Return the following lines verbatim, beginning at the line containing "Which applies to" and continuing through the line containing "4. the storefront sign at pixel 236 14".

Scene-based reasoning records

%%

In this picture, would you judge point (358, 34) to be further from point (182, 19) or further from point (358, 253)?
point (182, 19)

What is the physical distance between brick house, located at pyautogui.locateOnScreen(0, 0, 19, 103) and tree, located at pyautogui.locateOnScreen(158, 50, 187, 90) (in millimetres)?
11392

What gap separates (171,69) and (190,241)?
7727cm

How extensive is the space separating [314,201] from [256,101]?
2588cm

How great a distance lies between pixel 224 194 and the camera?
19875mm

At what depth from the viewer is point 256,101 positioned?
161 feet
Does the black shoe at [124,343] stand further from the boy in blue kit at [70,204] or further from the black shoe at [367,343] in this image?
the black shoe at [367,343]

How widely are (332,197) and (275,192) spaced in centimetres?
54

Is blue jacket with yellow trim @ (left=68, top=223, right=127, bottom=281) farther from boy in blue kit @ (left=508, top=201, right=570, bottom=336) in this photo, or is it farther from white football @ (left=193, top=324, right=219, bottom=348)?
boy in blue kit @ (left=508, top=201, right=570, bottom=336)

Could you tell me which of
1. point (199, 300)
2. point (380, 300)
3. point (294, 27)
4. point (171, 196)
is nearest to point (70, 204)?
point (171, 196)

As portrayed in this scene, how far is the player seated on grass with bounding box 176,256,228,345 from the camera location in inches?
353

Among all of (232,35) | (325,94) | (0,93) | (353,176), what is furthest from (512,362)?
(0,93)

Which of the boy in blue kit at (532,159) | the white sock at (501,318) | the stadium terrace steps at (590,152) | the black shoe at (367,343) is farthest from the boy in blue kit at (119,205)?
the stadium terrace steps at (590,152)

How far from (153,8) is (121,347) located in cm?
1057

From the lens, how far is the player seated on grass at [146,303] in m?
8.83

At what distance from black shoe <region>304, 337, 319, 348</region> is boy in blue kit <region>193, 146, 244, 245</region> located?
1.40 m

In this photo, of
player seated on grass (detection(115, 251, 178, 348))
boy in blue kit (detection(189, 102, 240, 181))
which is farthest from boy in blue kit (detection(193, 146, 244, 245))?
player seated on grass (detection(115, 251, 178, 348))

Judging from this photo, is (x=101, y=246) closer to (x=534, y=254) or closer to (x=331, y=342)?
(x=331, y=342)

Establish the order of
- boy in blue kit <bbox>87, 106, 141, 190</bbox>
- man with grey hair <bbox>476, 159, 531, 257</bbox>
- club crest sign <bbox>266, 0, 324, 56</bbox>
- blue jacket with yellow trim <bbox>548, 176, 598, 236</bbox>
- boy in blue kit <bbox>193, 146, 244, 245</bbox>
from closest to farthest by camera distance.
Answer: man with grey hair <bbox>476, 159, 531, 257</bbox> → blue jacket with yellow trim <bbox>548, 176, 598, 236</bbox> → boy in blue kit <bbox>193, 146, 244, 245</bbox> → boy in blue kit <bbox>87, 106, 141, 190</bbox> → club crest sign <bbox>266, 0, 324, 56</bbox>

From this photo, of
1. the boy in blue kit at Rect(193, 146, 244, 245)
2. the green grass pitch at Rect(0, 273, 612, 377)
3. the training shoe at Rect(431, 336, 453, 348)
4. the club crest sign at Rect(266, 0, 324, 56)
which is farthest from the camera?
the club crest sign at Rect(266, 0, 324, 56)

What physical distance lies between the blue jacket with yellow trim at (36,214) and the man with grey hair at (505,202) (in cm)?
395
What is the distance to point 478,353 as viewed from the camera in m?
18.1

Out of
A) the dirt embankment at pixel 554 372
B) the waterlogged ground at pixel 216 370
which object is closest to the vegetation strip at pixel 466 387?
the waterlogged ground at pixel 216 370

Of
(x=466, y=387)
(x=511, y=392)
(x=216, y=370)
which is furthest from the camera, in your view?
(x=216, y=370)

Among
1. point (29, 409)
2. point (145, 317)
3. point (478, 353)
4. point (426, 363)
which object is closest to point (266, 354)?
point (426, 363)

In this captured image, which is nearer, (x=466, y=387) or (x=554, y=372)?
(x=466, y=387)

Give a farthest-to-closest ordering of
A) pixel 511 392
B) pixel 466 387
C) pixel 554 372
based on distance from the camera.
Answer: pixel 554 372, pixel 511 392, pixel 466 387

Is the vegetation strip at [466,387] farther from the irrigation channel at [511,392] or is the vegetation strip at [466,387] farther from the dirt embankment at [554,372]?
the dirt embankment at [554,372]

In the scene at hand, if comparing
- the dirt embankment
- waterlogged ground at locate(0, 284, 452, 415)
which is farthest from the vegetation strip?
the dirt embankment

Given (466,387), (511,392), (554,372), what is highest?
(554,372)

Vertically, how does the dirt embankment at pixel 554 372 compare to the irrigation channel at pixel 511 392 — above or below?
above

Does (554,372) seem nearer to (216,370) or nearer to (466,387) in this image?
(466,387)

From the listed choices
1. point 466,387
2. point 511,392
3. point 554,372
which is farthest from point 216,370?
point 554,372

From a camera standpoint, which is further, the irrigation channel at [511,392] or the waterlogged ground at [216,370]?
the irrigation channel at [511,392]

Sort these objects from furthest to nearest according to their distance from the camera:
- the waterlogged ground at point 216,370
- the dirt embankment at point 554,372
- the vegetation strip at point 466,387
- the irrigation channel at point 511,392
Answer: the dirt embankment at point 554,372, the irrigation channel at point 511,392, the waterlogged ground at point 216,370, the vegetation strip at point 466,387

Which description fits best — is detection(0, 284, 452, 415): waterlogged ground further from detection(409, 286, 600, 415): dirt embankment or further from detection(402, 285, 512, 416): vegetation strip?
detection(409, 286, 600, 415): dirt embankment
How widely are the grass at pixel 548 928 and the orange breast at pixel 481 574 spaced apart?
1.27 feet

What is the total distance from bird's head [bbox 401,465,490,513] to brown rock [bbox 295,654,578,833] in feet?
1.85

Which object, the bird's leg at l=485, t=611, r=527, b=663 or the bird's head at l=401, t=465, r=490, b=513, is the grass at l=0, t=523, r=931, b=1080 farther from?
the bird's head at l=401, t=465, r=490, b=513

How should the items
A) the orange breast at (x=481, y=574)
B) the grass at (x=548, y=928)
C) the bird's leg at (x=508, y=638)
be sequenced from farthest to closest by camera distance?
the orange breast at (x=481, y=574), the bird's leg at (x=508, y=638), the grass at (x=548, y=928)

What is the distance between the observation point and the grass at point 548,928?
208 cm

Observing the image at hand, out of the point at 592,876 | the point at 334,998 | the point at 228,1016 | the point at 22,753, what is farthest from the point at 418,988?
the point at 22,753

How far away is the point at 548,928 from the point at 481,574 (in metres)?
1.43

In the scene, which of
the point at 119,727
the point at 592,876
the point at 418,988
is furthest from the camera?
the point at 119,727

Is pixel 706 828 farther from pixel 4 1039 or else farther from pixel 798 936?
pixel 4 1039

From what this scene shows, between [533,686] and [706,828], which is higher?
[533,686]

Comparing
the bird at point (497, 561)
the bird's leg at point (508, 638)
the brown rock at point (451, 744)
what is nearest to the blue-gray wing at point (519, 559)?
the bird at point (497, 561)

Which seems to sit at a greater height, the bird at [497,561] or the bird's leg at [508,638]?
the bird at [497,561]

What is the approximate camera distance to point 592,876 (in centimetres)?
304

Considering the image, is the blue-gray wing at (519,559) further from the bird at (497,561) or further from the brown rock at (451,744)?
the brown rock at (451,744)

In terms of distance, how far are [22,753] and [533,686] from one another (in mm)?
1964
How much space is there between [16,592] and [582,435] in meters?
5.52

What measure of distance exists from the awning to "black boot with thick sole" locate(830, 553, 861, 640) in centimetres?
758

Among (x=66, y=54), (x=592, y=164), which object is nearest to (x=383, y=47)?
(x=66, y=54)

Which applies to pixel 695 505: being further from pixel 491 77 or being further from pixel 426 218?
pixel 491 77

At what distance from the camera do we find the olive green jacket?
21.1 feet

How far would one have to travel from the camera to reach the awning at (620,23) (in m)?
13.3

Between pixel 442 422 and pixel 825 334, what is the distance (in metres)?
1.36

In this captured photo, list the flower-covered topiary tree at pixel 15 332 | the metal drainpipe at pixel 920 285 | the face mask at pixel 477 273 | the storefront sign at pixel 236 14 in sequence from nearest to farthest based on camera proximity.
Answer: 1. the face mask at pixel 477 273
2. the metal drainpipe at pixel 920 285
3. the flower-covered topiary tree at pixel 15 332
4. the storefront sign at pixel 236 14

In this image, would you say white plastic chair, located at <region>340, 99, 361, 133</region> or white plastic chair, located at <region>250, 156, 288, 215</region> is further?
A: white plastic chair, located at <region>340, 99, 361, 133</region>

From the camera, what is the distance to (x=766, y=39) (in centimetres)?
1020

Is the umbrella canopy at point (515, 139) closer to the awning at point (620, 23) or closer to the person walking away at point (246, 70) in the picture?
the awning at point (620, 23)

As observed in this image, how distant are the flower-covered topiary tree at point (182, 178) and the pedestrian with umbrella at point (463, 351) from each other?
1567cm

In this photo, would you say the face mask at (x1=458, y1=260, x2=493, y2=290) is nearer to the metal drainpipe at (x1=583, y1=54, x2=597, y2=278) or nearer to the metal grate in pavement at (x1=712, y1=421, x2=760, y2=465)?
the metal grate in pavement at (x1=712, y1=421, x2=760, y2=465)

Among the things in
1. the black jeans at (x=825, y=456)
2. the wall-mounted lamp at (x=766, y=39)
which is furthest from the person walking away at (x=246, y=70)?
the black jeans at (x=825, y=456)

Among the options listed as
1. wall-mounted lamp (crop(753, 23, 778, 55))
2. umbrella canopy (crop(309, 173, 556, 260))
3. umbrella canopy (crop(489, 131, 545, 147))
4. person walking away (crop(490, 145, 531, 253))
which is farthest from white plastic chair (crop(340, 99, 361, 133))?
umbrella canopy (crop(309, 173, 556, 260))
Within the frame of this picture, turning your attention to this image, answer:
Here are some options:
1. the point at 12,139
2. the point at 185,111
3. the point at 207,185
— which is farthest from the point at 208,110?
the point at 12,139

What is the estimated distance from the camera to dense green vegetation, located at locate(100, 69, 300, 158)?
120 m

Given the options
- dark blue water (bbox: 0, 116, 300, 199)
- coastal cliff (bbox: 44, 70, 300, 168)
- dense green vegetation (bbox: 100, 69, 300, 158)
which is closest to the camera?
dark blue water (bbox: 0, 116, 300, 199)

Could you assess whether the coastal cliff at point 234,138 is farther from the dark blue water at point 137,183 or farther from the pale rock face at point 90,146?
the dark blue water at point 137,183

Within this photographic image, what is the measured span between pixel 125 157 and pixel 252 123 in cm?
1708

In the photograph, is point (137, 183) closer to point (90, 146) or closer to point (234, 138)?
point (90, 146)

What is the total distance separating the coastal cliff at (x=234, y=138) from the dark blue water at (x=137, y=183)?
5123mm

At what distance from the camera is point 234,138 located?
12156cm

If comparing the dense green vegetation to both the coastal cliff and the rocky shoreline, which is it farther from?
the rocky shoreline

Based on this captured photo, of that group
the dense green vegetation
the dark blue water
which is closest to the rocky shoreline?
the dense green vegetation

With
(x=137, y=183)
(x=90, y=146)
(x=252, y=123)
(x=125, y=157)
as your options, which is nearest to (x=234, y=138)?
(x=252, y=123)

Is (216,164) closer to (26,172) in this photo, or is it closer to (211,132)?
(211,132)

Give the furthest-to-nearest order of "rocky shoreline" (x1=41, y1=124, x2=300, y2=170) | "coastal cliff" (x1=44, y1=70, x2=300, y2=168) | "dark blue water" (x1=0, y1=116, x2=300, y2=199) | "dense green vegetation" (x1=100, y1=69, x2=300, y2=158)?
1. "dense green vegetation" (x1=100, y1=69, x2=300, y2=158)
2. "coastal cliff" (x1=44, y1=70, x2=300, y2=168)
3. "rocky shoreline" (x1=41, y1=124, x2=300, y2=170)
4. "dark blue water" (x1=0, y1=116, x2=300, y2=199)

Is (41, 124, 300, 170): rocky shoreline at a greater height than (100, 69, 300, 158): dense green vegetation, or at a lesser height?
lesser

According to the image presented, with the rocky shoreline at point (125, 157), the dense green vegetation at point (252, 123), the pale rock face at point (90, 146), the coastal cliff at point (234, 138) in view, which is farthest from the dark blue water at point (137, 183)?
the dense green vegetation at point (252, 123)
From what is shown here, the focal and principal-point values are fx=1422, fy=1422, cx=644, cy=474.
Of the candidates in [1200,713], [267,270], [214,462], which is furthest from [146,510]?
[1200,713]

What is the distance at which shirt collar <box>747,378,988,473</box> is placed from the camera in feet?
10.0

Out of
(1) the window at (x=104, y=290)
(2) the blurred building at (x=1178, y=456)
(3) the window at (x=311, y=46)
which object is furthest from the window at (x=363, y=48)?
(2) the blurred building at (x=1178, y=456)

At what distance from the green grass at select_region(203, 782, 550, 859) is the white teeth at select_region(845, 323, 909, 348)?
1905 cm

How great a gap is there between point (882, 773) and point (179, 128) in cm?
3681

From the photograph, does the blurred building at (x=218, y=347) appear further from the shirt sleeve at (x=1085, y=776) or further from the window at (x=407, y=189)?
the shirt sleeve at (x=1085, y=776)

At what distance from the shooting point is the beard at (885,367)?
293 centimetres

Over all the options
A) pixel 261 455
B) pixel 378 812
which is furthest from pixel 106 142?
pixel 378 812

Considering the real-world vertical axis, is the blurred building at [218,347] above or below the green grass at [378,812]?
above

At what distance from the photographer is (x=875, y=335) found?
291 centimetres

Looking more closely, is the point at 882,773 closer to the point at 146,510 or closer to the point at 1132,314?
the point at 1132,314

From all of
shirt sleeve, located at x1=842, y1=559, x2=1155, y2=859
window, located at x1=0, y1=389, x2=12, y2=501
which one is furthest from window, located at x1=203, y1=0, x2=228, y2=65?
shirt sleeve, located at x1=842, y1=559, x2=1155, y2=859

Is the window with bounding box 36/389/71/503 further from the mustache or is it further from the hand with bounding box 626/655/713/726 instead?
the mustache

%%

▶ _Correct result_
Which applies to pixel 695 505: being further from pixel 491 77 or being further from pixel 426 218?
pixel 491 77

At what distance from the camera do we find the olive green jacket?
21.1 feet

How far would one have to travel from the camera to reach the awning at (620,23) (in m)?
13.3

Between pixel 442 422 and pixel 825 334, what is the distance (in metres)?
1.36

In this captured photo, list the flower-covered topiary tree at pixel 15 332 | the metal drainpipe at pixel 920 285 | the face mask at pixel 477 273 | the storefront sign at pixel 236 14 in sequence from nearest to farthest based on camera proximity.
Answer: 1. the face mask at pixel 477 273
2. the metal drainpipe at pixel 920 285
3. the flower-covered topiary tree at pixel 15 332
4. the storefront sign at pixel 236 14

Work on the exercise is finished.